After intensive negotiations with both the US and Russia, this belt had to be reduced to a length of 120 kilometers and the width had to become just 10 kilometers. Moscow also persuaded Turkey that this tiny belt be jointly patrolled by Turkish and Russian soldiers.

Billions of dollars have been allocated to fighting the coronavirus pandemic. It is thus unclear whether either Turkey or the international community will be able to afford to build houses for Syria refugees.

The Kurdish fighters have ultimately been moved away from the border, but they are also now distanced from the threat of the Turkish army and guaranteed a stable income. This is the opposite of what Turkey was expecting when it initiated the process.

According to one media report, Erdogan told Putin that, instead of allocating this money to the “terrorist organization,” it could be used for the legitimate purpose of building houses in northeastern Syria and settling Syrian refugees who were willing to return to their country.

The implementation of Erdogan’s project seems to be becoming more difficult each passing day because the Syrian government is establishing itself in areas beyond Turkey’s control in its northeastern territories. Settling hundreds of thousands of Syrians in the narrow strip of 10 kilometers will not be easy.

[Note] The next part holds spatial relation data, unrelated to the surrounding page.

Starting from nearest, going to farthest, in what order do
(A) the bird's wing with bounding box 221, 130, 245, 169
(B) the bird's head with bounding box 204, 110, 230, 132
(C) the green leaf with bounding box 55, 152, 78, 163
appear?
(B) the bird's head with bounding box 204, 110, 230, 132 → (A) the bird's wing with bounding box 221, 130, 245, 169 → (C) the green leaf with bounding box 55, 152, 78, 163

Erdogan’s second aim in making this proposal was to allow pro-government Turkish construction companies to make money out of it. The history of this project goes back to 2015. When the Kurdish fighters repelled Daesh in Kobane, the YPG implemented a policy of dissimulated ethnic cleansing and some 400,000 people moved to Turkey. According to an Amnesty International report, the YPG did not allow the indigenous Arab and Turkmen population of the region to return to their homes, and it instead settled Kurds brought in from other areas. It burned the houses and crops of some alleged Daesh sympathizers. It even refused the return of Kurds who did not support the Democratic Union Party (PYD).

Erdogan’s third aim was to ease its burden of looking after more than 3.5 million Syrian refugees, while Turkey’s economy is bogged down in serious difficulties. He hopes to find a solution to entice the Syrians to go back to their country, which could help alleviate Turkey’s economic problems.

The coronavirus pandemic has changed the international agenda and the future looks uncertain for the entire world. However, one thing is certain: There will be an enormous contraction in the world economy. Hundreds of billions of dollars have been allocated to fighting the pandemic. More may be needed in the future. Therefore, it is too early to tell whether either Turkey or the international community will be able to spare the funds to build houses for the Syrian refugees.

There are additional difficulties, such as the legal problems of building houses in another country’s territory without its consent. Erdogan and Putin have reconfirmed their support for Syria’s sovereignty and territorial integrity after almost every meeting that they have held. Any such project will be contradicting these commitments.

In light of this background, it is not easy to tell whether Erdogan’s proposal has a chance of being implemented.